BEGIN Material for this exercise

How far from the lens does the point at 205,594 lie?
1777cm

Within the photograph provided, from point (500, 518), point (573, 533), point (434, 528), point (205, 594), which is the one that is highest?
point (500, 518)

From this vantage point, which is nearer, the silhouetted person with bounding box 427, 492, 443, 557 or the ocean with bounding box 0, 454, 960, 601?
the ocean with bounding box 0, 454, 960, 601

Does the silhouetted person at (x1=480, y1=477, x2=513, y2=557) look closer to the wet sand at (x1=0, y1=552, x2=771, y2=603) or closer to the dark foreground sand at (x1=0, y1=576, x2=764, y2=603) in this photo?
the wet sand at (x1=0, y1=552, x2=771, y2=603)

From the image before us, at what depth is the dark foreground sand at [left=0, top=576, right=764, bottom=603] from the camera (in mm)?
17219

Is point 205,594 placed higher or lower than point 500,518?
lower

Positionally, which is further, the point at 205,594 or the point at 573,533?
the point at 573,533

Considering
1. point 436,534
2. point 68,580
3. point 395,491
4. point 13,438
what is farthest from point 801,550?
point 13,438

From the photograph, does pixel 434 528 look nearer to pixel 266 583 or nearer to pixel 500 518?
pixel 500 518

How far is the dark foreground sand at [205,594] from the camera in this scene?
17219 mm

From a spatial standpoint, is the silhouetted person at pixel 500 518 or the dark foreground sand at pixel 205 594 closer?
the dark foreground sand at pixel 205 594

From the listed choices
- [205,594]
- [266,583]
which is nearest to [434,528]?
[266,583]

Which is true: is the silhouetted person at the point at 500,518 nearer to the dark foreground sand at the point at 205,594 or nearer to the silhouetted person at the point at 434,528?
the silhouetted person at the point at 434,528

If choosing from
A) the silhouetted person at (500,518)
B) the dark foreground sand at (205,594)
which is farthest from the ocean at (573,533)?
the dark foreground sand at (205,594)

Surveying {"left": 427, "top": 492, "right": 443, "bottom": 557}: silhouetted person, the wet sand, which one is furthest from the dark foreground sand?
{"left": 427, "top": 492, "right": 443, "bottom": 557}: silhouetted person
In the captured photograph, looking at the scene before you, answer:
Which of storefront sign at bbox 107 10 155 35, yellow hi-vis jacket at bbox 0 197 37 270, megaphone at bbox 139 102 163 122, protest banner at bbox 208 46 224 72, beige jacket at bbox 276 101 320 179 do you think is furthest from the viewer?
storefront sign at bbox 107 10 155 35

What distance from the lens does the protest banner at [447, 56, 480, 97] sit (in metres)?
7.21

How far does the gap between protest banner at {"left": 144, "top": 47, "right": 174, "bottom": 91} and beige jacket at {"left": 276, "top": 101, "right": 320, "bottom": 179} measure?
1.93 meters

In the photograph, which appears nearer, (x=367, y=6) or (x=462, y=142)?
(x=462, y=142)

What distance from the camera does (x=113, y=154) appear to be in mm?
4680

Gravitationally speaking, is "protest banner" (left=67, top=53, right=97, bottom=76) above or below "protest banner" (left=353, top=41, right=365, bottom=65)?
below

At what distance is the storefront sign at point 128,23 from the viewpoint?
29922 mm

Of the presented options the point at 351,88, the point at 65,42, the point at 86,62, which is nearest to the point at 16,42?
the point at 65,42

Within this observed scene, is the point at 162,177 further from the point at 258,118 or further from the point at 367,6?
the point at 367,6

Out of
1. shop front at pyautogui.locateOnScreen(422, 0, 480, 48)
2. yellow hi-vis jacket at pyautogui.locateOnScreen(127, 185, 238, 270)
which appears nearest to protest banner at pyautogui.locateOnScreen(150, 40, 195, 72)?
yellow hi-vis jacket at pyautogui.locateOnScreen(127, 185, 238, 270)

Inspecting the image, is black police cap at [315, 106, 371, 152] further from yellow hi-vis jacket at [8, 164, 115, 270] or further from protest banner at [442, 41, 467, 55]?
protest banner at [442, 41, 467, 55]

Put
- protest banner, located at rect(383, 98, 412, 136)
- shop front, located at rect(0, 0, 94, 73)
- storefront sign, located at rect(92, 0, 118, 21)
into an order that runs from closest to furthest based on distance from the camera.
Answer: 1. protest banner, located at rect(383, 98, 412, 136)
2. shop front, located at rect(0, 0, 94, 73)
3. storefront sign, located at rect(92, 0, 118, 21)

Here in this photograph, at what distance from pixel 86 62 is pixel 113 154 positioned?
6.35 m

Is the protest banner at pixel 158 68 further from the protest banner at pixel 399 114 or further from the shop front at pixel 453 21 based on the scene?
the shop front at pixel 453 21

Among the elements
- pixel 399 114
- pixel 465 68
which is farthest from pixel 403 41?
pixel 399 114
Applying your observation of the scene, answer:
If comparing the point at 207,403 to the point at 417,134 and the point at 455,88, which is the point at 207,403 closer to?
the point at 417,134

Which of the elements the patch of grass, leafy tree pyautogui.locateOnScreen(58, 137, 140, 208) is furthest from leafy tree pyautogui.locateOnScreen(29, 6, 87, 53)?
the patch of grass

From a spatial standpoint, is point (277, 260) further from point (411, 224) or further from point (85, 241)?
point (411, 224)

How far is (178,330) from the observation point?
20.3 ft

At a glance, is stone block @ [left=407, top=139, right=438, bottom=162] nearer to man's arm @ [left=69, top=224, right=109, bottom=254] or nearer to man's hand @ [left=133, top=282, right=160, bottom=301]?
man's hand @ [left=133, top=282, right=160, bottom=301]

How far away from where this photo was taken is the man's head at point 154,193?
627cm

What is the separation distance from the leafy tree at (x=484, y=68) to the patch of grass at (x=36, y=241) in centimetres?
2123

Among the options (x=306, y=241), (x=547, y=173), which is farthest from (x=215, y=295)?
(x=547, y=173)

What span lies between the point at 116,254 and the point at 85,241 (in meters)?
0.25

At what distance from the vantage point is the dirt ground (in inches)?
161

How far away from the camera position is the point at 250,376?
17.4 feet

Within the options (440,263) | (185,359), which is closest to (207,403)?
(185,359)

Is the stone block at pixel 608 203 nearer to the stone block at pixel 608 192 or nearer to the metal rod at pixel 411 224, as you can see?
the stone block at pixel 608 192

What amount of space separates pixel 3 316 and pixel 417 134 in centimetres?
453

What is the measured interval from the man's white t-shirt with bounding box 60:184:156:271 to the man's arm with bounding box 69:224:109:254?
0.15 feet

END Material for this exercise

▶ **Problem details**: Every line from the one containing "How far away from where" through the end of the entries above must be echoed exactly, with both ends kept.

▶ **Answer to this exercise**:
How far away from where this photo was taken is the man's head at point 154,193?
627cm

What is the separation distance from the leafy tree at (x=484, y=68) to the patch of grass at (x=36, y=241) in centimetres?
2123

Among the options (x=306, y=241), (x=547, y=173), which is farthest from (x=215, y=295)?
(x=547, y=173)

What span lies between the point at 116,254 and the point at 85,241 (in meters)?
0.25

At what distance from the vantage point is the dirt ground (in inches)?
161

How far away from the camera position is the point at 250,376?
17.4 feet

Within the options (440,263) | (185,359), which is closest to (207,403)?
(185,359)

Is the stone block at pixel 608 203 nearer to the stone block at pixel 608 192 or nearer to the metal rod at pixel 411 224, as you can see?
the stone block at pixel 608 192

What amount of space separates pixel 3 316 and pixel 417 134 in centimetres?
453

What is the measured interval from the man's white t-shirt with bounding box 60:184:156:271 to the man's arm with bounding box 69:224:109:254?
0.15 feet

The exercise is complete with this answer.